The goal of the presentation is to delve into the implementation of Solr, with a focus on how to optimize Solr for big data search. Solr implementations are frequently limited to 5k-7k ingest rates in similar use cases. I conducted several experiments to increase the ingest rate as well as throughput of Solr, and achieved a 5x increase in performance, or north of 25k documents per second. Typically, optimizations are limited by the available network bandwidth. I used three key metrics to benchmark the performance of my Solr implementation: time triggers, document size triggers and document count triggers. The talk will delve into how I optimized the search engine, and how my peers can coax similar performance out of Solr. This is intended to be an in-depth description of the high-frequency search implementation, with q/a with the audience.

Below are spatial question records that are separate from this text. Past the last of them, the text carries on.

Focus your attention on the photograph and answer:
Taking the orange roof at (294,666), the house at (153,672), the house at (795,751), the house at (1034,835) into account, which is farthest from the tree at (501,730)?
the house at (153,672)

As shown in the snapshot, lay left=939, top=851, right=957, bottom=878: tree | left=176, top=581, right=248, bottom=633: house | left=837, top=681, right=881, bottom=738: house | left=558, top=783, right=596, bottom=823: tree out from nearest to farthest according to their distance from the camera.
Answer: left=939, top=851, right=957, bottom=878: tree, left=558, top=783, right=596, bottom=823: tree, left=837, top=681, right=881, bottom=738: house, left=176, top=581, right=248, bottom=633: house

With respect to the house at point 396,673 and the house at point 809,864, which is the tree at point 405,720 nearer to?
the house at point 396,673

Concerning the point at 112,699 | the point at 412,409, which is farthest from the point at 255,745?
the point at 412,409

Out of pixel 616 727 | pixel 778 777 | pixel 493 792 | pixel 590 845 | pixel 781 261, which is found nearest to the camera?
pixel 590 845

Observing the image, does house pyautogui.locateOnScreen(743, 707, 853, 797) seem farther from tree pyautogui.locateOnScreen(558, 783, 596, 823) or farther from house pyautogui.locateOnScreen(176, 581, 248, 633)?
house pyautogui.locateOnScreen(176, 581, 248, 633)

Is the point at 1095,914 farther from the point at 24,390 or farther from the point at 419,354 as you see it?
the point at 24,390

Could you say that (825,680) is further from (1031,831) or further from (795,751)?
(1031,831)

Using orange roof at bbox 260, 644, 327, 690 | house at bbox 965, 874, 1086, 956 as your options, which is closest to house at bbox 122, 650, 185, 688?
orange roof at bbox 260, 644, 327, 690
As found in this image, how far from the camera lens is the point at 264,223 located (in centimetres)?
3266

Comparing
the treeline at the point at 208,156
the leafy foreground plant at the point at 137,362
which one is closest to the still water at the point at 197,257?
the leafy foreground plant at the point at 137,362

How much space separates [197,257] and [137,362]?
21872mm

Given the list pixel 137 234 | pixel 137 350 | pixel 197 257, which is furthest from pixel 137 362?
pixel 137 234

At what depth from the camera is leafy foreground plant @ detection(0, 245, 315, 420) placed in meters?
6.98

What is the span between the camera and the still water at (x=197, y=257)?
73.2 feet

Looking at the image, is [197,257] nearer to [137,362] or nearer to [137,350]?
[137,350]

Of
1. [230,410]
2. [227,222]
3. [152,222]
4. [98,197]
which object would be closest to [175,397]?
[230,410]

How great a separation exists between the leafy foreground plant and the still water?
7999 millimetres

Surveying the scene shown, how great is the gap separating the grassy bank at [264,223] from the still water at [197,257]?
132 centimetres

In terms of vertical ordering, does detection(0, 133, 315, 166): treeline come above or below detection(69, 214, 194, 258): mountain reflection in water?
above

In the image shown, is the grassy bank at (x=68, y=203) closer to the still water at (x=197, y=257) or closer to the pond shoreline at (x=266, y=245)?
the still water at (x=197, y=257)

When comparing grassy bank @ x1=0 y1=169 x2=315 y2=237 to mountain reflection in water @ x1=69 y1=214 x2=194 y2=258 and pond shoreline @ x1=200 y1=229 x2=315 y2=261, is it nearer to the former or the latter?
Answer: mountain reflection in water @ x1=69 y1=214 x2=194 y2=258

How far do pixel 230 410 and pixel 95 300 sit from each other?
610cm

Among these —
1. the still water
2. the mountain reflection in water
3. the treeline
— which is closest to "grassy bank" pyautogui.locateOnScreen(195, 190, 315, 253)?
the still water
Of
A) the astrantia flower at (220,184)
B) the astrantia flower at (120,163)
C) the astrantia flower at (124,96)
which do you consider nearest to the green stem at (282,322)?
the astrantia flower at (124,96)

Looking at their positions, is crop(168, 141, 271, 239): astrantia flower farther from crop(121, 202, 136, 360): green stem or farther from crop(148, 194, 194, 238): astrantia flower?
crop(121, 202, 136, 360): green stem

All implementations described here are based on latest SolrCloud multi-datacenter setups.

Anirudha Jadhav is a big data search expert, and has architected and deployed arguably one of the world’s largest Lucene-based search deployments , tipping the scale at a little over 86 billion documents for Bloomberg LP. He has deep expertise in building financial applications, high-frequency trading and search applications as well as solving complex search and ranking problems. In his free time, he also enjoys scuba-diving, off-road treks with his 18th century British Army motorbike, building tri-copters and underwater photography. Anirudha earned his Masters in Computer Science from Courant Institute of Mathematical Sciences, New York University.